Галлюцинации | страница 71
До этого я прочитал десятки работ о мигрени и ее возможных причинах, но ни в одной из этих работ я не встретил описания всего богатства феноменологии мигрени, описания полного диапазона и глубины страданий, испытываемых больными. В надежде найти более полное, глубокое и гуманистическое описание мигрени я взял эту книгу на выходные. Приняв привычную дозу горького амфетамина, предварительно подсластив его сахаром, я принялся за чтение. На фоне подстегнутого воображения и обостренных эмоций книга Лайвинга показалась мне еще более волнующей и очаровательной. Я хотел только одного – поставить себя на место Лайвинга, проникнуть в его разум и в атмосферу того времени, когда он работал и творил.

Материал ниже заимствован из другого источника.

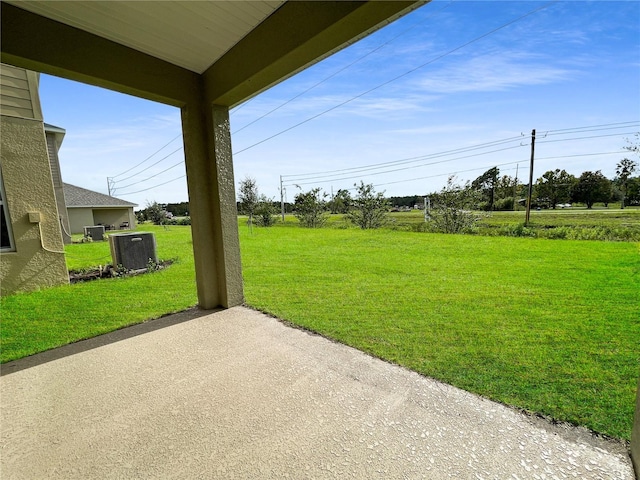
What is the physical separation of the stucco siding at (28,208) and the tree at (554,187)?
1954 cm

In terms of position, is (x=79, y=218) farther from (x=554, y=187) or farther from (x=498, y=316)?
(x=554, y=187)

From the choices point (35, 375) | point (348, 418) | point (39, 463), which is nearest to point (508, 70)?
point (348, 418)

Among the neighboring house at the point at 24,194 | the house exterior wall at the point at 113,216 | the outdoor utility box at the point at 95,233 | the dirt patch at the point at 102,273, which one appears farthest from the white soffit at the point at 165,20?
the house exterior wall at the point at 113,216

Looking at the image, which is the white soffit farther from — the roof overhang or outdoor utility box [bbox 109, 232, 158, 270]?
outdoor utility box [bbox 109, 232, 158, 270]

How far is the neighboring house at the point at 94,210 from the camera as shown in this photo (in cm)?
1620

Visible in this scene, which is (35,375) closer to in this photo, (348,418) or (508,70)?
(348,418)

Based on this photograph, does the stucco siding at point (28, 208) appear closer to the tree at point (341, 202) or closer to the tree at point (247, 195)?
the tree at point (341, 202)

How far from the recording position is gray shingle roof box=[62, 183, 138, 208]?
1616 cm

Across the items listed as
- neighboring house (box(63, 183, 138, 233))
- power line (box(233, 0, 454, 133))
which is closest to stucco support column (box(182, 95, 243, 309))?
power line (box(233, 0, 454, 133))

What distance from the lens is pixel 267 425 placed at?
1513 millimetres

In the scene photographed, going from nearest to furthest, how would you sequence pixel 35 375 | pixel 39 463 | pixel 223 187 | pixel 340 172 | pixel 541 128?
pixel 39 463 < pixel 35 375 < pixel 223 187 < pixel 541 128 < pixel 340 172

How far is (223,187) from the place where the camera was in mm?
3238

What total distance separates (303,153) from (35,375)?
49.9 feet

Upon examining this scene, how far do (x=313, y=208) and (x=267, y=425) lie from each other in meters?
16.6
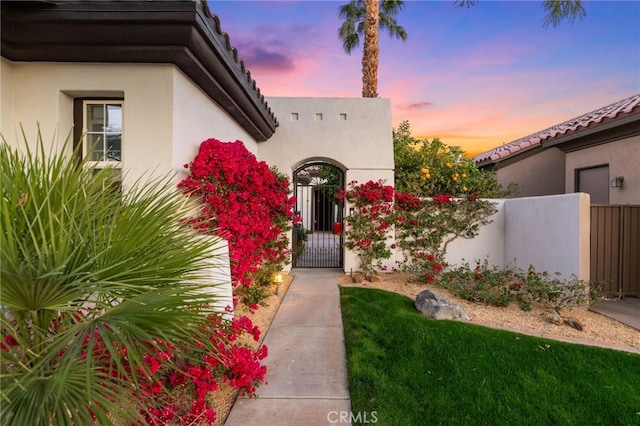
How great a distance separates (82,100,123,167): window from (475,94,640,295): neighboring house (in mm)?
8461

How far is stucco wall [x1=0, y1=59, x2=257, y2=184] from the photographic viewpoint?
3.83 m

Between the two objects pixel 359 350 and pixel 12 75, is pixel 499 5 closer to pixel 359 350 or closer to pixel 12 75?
pixel 359 350

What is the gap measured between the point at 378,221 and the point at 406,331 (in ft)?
13.5

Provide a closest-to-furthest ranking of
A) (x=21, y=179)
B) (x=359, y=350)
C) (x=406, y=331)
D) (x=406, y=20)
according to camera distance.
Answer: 1. (x=21, y=179)
2. (x=359, y=350)
3. (x=406, y=331)
4. (x=406, y=20)

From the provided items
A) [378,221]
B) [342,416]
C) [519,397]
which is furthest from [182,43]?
[378,221]

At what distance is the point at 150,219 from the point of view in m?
2.20

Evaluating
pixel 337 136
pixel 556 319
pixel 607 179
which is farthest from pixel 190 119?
pixel 607 179

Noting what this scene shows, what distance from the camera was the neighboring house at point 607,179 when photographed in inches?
265

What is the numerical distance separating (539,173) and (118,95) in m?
13.3

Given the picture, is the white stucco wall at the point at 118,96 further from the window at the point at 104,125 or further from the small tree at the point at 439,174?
the small tree at the point at 439,174

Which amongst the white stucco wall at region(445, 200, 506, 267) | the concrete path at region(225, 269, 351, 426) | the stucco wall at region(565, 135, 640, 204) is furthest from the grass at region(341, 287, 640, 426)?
the stucco wall at region(565, 135, 640, 204)

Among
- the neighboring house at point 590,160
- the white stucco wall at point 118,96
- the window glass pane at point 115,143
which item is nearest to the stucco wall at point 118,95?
the white stucco wall at point 118,96

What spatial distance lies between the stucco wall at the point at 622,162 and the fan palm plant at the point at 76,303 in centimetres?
1014

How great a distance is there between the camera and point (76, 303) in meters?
1.98
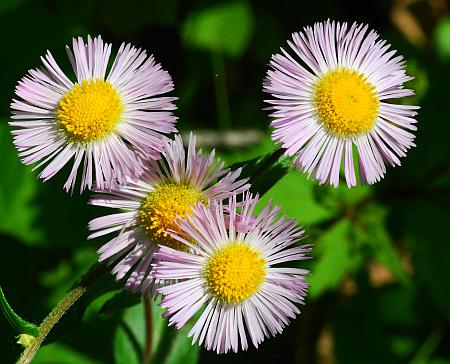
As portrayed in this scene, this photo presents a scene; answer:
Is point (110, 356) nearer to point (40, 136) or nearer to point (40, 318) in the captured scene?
point (40, 318)

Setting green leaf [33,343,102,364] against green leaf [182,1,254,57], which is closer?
green leaf [33,343,102,364]

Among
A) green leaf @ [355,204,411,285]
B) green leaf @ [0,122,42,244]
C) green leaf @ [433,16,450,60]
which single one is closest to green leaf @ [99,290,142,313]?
green leaf @ [0,122,42,244]

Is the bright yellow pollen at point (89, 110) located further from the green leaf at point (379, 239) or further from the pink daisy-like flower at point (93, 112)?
the green leaf at point (379, 239)

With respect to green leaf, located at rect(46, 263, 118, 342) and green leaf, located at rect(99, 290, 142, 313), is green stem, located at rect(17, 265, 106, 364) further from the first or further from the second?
green leaf, located at rect(99, 290, 142, 313)

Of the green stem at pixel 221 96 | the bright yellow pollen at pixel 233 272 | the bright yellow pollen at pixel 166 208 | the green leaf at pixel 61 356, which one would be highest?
the green stem at pixel 221 96

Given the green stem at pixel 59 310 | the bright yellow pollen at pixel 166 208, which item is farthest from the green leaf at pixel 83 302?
the bright yellow pollen at pixel 166 208
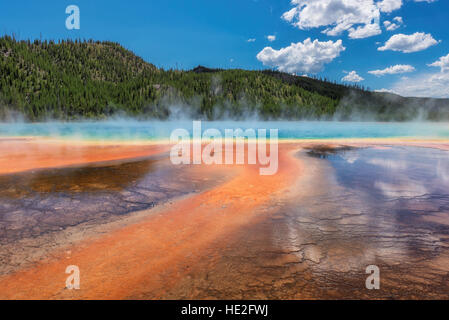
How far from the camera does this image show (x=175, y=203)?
23.9ft

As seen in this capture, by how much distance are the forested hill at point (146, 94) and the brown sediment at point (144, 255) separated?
9473 centimetres

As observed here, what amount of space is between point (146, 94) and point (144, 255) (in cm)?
12351

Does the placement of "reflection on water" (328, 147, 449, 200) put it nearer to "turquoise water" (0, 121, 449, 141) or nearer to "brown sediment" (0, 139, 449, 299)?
"brown sediment" (0, 139, 449, 299)

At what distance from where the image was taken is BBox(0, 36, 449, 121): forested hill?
95562 mm

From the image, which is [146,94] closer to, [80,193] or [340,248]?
[80,193]

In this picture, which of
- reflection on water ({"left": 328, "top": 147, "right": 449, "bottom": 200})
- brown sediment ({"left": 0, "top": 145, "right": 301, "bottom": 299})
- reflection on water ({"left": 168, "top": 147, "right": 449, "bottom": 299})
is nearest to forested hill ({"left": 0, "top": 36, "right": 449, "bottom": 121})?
reflection on water ({"left": 328, "top": 147, "right": 449, "bottom": 200})

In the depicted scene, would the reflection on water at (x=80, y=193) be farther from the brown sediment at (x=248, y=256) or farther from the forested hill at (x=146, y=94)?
the forested hill at (x=146, y=94)

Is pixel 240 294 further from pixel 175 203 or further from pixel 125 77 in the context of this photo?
pixel 125 77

Находясь в каком-то кататоническом оцепенении, не двинув ни единым мускулом и, кажется, даже ни разу не облизнув губ, я за один присест прочитал все пятьсот страниц «Мигрени». Прочитав книгу, я почувствовал себя так, словно сам стал Лайвингом, воочию увидев пациентов, которых он наблюдал и лечил. Подчас я переставал понимать, прочитал ли я книгу или сам ее написал. Я почувствовал, что перенесся в Лондон диккенсовских времен – в 60–70-е годы XIX века. Мне понравился гуманизм Лайвинга и его уверенность в том, что мигрень – это не каприз богатых изнеженных дам, а болезнь, которая поражает и тех, кто плохо питается и работает в душных фабричных цехах. Сочинение Лайвинга напомнило мне исследование Мэйхью о положении рабочего класса в Лондоне. К тому же Лайвинг был блестяще образован в биологии и в естественных науках и, кроме того, был непревзойденным мастером клинического наблюдения. Я думал: «Это лучший образец викторианской науки и медицины, это же подлинный шедевр!» Книга Лайвинга дала мне то, чего я так жаждал, наблюдая больных мигренью и возмущаясь скудостью современных статей по этому предмету, которые, казалось, и представляли всю «литературу» о мигрени. Я впал в экстаз; мигрень, как сияющее созвездие, светила мне с высот неврологического небосклона.
Однако с тех пор как в Лондоне жил и творил Лайвинг, прошло без малого сто лет. Взволнованный и возбужденный своим сравнением с Лайвингом, я тем не менее задумался и задал себе вопрос: сейчас 60-е годы XX, а не XIX века, и кто сможет стать Лайвингом наших дней? В голове моей зазвучали самые разные имена. Я вспомнил доктора А., доктора Б. и доктора В. Все они были неплохими специалистами и хорошими врачами, но ни один из них не сочетал в себе научной эрудиции и гуманизма Лайвинга. Именно в этот момент внутренний голос отчетливо произнес: «Дурачок, это же ты!»